Our flight is from Bangkok to Tokyo Narita airport, a nine-hour haul on airline ANA. Little leg room, and I am seated behind a guy who insists on reclining (even after I politely explain the situation to him) and who constantly wiggles and bounces on my two patellas. Thankfully, we have a spare seat in our group of three where I can extend my legs. Otherwise I would have had to move seats.

We have to undergo security checks once again in Tokyo, a huge lineup. I'm guessing the meticulous Japanese don't trust the screening procedures where you came from. 4-hour wait for our flight to Vancouver. It strikes me that we are flying east to get home, and we flew east to get to SE Asia, which means that we have circumnavigated the globe on this trip (again).

I greatly enjoy the enhanced leg room on the next leg (premium economy), which is a relatively short nine hours from Tokyo to Vancouver. We watch movies and cajole the flight attendants into giving us more wine.

Four-hour layover in Vancouver, and then back home safe and sound to Ottawa. A total of 33 hours with virtually no sleep, so we're fairly wrecked, but oh so pleased to finally be home again.

It's perhaps too early for profound thoughts on this journey. However, one impression that stands out for me is that, even though three of the four countries we visited are communist, we didn't find the atmosphere communist at all. (We toured the Soviet Union when it was the Soviet Union, so we can speak with at least some authority.) The dominant mood among the people is very entrepreneurial and, frankly, capitalistic.
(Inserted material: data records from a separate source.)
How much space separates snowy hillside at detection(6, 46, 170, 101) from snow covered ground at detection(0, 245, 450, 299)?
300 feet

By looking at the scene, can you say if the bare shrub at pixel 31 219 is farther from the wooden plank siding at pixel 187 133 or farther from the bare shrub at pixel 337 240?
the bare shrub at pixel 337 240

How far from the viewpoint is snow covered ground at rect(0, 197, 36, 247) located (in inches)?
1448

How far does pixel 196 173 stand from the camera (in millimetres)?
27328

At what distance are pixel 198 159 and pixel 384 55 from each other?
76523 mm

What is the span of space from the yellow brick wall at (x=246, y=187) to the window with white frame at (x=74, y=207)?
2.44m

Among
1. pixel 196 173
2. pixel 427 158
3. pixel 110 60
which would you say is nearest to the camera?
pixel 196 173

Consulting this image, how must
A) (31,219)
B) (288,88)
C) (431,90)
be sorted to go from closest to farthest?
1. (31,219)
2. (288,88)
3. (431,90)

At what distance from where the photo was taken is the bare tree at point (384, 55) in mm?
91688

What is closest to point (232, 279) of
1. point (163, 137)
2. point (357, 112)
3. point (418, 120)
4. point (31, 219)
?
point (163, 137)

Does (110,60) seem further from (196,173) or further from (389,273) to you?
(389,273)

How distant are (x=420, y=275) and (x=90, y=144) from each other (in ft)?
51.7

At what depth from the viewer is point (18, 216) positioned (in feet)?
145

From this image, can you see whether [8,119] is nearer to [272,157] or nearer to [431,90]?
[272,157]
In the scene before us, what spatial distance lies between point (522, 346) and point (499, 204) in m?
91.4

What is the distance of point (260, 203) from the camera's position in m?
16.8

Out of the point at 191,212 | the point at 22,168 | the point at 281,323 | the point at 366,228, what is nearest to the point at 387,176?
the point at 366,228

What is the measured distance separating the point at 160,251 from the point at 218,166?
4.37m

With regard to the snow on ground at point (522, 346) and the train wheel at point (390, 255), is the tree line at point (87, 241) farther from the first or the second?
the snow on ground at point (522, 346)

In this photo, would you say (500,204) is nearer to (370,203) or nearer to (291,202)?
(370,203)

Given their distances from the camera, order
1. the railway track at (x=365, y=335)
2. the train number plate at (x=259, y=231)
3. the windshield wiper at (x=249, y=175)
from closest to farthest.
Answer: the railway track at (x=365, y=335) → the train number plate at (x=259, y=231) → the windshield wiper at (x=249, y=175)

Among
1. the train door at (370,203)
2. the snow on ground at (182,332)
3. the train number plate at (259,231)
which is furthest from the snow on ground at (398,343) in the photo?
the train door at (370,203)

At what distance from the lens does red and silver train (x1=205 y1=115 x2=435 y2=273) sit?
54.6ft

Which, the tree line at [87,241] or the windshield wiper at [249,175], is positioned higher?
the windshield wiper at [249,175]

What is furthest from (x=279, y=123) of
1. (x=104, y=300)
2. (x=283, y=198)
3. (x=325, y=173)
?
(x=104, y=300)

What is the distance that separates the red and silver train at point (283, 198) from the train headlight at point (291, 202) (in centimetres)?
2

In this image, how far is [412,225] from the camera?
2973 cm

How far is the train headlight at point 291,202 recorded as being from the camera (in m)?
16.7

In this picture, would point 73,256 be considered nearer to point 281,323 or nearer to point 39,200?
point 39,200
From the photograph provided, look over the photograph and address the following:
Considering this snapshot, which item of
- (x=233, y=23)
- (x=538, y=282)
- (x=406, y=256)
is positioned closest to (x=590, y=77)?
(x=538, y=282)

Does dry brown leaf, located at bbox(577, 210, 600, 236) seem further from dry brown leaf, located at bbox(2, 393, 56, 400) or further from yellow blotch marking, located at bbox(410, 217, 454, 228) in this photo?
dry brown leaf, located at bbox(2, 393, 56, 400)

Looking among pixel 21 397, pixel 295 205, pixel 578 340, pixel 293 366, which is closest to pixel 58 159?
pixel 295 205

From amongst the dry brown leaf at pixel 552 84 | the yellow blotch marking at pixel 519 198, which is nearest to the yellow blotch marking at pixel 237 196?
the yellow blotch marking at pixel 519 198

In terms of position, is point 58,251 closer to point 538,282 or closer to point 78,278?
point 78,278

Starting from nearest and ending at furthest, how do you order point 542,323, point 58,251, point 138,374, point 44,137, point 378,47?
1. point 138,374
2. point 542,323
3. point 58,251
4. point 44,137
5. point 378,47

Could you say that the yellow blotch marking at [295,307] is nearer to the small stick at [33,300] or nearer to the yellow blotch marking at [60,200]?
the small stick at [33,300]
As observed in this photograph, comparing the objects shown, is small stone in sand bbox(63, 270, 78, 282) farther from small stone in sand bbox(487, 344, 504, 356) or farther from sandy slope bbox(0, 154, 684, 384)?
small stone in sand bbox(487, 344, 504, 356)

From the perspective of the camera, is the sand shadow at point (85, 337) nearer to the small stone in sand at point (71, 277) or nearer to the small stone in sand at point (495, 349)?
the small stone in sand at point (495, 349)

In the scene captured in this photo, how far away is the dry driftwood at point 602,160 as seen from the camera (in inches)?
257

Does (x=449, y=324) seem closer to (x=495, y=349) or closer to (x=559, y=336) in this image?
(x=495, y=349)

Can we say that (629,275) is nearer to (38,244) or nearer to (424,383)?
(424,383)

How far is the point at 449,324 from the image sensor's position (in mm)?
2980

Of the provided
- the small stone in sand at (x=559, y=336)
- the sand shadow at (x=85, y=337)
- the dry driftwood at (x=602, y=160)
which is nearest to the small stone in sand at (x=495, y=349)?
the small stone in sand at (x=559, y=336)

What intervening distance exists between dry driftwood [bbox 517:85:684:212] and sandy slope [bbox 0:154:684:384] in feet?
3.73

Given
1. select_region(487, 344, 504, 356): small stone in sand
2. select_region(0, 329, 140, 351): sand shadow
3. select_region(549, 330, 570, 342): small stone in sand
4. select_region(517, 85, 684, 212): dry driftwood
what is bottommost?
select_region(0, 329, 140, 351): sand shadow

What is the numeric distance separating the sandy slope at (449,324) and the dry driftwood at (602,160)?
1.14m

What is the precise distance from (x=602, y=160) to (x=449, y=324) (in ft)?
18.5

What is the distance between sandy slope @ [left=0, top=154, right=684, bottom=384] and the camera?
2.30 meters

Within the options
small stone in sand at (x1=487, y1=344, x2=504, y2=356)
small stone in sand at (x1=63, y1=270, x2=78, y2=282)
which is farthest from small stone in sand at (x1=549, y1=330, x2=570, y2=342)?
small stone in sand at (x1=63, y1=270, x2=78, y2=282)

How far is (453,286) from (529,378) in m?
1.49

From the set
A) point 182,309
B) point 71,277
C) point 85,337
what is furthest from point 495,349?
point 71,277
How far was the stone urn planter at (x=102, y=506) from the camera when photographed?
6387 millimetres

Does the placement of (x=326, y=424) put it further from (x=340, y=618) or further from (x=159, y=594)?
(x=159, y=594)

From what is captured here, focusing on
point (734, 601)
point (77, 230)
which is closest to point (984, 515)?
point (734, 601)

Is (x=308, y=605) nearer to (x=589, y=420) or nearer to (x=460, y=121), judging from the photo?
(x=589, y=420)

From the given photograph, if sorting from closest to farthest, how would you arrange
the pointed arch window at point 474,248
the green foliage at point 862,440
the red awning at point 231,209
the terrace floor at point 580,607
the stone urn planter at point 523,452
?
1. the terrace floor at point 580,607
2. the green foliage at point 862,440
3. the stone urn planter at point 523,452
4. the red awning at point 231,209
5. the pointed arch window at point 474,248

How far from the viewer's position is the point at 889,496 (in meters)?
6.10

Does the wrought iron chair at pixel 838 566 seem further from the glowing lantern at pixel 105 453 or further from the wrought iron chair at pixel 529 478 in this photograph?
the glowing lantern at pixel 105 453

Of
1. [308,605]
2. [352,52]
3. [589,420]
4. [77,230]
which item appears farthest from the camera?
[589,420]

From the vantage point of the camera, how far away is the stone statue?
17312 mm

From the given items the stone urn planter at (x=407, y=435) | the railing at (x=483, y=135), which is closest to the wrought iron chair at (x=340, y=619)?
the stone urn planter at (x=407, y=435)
While remaining keenly aware of their long history and particularly of the tumultuous events of the 20th century, the peoples of SE Asia are looking forward, not backward. They are determined to improve their lot in life and that of their children. They do not generally hold their governments and political leaders in high regard and do not expect them to move things along. They know they will have to rely on themselves.